LNB Bancorp, Inc.
- Industry: Banking
- Founded: 1905; 121 years ago
- Defunct: August 14, 2015; 10 years ago
- Fate: Acquired by Northwest Bank
- Headquarters: Lorain, Ohio
- Key people: Daniel E. Klimas; (President & CEO); James R. Herrick; (Chairman); James H. Nicholson; (CFO);
- Total assets: $1.236 billion (2014)
- Total equity: $0.115 billion (2014)
- Number of employees: 272 (2014)

= Lorain National Bank =

The Lorain National Bank was a bank headquartered in Lorain, Ohio. The bank was a subsidiary of LNB Bancorp, a bank holding company. It operated 20 branches, all of which were in Lorain County, Cuyahoga County, or Summit County. In 2015, the bank was acquired by Northwest Bank.

==History==
The bank was founded in 1905 as Lorain Banking Co. In 1961, it merged with the National Bank of Lorain to form Lorain National Bank.

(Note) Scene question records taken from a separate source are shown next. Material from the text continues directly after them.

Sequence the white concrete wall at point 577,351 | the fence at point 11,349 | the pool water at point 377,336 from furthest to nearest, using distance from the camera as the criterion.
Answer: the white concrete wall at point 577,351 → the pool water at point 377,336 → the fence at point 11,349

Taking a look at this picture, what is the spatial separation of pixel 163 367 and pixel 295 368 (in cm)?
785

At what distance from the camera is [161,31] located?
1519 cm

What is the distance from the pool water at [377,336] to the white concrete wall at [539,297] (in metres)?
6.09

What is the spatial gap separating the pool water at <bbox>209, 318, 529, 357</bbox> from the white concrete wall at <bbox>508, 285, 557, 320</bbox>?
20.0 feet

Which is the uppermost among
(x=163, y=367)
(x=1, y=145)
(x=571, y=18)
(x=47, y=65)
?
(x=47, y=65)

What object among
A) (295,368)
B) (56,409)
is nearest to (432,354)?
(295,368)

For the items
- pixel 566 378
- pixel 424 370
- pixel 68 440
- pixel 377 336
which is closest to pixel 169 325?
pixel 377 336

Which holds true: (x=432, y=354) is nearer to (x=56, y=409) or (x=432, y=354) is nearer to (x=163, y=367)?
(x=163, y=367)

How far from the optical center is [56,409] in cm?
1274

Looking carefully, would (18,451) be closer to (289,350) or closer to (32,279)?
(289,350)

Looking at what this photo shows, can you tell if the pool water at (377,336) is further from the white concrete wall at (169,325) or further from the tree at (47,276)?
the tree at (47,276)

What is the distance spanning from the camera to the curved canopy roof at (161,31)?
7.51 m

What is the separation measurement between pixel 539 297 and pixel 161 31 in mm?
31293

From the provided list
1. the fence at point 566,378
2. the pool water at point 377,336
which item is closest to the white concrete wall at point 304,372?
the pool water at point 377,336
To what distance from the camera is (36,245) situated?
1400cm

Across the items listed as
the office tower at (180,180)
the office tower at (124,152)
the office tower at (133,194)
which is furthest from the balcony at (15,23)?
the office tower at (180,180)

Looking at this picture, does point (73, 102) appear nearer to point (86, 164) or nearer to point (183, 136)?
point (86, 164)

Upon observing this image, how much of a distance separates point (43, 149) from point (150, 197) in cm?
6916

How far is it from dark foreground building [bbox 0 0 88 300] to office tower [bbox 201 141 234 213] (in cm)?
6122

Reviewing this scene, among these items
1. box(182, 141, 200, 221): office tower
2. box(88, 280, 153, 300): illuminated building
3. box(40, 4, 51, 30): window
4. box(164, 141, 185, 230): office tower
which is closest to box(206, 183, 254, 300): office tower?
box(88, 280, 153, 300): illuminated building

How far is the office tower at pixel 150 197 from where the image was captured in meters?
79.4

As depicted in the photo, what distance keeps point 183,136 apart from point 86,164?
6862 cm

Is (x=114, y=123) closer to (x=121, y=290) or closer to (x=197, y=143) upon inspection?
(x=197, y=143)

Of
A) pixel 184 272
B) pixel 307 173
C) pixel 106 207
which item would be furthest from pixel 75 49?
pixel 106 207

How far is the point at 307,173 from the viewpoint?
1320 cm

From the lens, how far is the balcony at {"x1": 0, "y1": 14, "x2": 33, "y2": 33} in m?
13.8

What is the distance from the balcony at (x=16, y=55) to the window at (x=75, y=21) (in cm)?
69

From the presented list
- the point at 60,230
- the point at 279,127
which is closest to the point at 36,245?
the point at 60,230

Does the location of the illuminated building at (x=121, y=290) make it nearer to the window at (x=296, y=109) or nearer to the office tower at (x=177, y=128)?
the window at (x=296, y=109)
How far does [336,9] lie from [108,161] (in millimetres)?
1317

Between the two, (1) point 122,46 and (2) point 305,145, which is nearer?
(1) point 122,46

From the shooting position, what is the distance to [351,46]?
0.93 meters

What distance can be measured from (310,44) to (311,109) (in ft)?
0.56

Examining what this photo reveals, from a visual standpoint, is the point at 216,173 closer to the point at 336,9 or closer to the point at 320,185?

In February 2005, Daniel Klimas became president & chief executive officer of the bank. In 2007, the bank acquired Morgan Bancorp for $26.5 million in cash and stock.

In December 2008, the bank received a $25.2 million investment from the United States Department of the Treasury as part of the Troubled Asset Relief Program. The bank remained under partial government ownership until 2012.

In 2015, the bank was acquired by Northwest Bank.